One strategy you can try is **Make it Visual**, then apply Notice and Wonder at the launch.

Here was my first attempt (note I changed up the doors and floors a bit):

I could use this to ask students what they notice and wonder. I think that’s already a great start. We’ve eliminated the reading requirement, given students time to make sense of the scenario, and allowed them to pose their own questions. Engagement is bound to go up.

I wanted to see if I could remove the one sentence completely, so I added numbers to the doors.

I like this better because there is a little more for them to make sense of just by being observant. I think we have a strong launch. Note: This is a matter of learning goals and taste.

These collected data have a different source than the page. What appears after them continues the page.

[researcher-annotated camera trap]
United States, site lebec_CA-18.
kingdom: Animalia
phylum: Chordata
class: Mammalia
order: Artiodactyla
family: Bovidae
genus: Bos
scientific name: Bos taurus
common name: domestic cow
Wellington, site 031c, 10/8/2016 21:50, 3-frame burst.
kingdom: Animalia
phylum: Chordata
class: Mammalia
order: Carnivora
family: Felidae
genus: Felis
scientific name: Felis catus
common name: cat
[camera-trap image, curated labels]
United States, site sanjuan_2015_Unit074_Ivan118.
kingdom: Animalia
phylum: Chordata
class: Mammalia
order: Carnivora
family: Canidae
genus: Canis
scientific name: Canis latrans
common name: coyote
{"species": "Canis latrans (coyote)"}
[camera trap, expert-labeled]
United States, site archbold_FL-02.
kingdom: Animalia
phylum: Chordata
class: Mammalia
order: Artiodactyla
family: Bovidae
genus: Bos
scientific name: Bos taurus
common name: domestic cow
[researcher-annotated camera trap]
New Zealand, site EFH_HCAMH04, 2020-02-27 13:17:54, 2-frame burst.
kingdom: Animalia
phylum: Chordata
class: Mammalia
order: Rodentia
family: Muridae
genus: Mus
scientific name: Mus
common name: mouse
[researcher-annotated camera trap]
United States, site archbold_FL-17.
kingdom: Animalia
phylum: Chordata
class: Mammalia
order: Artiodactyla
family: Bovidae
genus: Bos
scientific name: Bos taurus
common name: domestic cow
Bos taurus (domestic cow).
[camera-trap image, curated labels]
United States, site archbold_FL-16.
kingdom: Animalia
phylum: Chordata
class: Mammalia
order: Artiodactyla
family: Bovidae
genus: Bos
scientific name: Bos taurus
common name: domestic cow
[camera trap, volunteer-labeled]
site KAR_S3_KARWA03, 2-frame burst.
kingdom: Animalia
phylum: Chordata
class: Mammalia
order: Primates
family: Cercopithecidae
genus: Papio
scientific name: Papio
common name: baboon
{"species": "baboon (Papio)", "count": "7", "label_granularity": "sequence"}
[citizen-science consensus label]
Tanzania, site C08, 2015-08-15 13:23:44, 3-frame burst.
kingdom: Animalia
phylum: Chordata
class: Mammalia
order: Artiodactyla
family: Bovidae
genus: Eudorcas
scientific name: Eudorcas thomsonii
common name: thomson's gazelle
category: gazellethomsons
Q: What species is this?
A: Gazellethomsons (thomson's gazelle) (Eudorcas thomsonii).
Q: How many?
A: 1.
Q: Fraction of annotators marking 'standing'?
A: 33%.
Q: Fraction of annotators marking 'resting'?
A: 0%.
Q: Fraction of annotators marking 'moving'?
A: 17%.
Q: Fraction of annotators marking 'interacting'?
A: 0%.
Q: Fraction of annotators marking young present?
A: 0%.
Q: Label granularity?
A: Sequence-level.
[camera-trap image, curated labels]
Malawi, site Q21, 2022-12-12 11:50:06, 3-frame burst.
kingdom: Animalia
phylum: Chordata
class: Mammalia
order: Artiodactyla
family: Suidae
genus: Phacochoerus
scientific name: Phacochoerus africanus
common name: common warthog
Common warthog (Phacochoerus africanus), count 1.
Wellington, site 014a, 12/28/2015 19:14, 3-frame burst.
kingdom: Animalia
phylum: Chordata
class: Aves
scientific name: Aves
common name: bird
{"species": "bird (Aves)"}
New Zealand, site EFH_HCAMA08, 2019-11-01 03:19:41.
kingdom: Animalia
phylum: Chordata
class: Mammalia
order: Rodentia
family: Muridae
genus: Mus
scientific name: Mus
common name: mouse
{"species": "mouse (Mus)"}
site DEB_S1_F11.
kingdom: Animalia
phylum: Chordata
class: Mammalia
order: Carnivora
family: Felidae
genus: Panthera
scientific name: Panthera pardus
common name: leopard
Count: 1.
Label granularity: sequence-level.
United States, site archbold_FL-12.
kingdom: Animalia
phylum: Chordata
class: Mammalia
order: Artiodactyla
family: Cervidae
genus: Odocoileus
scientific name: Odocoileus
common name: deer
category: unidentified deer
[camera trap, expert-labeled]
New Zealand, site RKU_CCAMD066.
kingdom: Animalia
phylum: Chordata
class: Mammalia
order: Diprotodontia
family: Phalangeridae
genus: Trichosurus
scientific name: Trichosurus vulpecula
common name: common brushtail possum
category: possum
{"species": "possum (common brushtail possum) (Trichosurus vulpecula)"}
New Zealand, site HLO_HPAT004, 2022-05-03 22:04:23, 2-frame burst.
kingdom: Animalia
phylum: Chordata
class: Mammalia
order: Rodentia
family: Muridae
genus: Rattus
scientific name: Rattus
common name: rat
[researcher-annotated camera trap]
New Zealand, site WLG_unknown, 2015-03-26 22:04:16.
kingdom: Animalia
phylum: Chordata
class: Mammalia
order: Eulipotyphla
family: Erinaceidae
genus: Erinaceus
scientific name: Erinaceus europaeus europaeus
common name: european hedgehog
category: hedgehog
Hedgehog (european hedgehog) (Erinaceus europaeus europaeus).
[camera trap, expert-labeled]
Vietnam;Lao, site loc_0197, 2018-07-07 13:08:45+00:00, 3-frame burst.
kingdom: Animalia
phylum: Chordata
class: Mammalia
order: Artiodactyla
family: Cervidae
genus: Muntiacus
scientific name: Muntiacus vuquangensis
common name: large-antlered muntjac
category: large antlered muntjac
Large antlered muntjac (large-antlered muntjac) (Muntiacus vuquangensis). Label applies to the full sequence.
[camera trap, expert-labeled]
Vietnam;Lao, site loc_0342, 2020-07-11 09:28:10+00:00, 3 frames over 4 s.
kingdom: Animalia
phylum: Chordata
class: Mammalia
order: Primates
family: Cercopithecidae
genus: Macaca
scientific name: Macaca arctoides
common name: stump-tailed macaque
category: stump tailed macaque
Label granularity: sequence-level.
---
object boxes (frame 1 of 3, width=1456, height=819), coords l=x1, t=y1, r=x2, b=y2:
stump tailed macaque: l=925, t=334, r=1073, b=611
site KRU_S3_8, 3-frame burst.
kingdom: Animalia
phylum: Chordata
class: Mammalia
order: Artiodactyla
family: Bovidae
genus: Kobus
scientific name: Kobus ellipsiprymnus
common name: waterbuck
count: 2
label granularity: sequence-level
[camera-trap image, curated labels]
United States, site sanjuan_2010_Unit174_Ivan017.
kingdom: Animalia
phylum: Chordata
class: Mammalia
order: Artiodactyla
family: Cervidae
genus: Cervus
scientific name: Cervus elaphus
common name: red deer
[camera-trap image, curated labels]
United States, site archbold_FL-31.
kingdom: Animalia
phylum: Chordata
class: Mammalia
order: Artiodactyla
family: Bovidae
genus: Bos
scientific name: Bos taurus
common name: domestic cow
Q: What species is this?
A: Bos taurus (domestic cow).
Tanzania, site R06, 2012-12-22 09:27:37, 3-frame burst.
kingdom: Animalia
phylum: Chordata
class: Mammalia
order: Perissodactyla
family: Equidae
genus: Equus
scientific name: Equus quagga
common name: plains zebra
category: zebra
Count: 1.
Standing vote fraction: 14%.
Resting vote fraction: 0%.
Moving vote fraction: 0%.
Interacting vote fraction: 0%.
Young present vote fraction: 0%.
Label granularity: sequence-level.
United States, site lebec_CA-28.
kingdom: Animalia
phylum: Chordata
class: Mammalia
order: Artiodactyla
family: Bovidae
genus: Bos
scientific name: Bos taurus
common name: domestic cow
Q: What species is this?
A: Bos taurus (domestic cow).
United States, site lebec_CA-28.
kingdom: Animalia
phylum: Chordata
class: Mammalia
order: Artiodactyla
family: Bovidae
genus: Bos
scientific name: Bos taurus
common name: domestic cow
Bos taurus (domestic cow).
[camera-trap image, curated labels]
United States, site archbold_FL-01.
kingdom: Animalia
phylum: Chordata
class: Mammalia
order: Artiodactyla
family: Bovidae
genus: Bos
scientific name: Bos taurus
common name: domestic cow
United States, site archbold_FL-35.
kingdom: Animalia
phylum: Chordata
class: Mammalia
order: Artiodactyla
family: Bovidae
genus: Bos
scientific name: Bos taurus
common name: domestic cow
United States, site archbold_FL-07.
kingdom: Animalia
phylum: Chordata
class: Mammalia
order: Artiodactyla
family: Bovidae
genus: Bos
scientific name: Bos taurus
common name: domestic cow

You might choose the other option for good reasons.

Did we also get any deeper mathematics? Is it open to more than one strategy? Are there places students could go wrong?

Let’s start by anticipating how students might solve it (Step 1 of the Five Practices).

1: Count all the doors picture, then count on to 15

2: Subtract 12 – 5

3: Count on from 5 to 12

4: Add 5 + 4, then subtract from 15

5: …

Looks like we have a mix of concrete and abstract solutions. A good mix from which to generate a connected math discussion (Step 5 of the Five Practices).

*Aside*: Thanks to James Tanton for #2 which I didn’t think about on my own. That’s the power of work with your teacher team. This strategy generates a wrong answer for a subtle reason which could lead to a great conversation in a first grade classroom!

We’ve created a an experience that sparks some curiosity, creates a richer task, and leads to meaningful discourse about mathematics. That’s a win-win-win.

My goal with this is provide examples from which you can learn and apply in a short amount of planning time while avoiding an internet full of rabbit holes!

Today’s problem crafting technique was **Make it Visual**

With practice, you can start doing this on your own in a reasonable amount of time. Much quicker that a trip into the black hole that is the internet!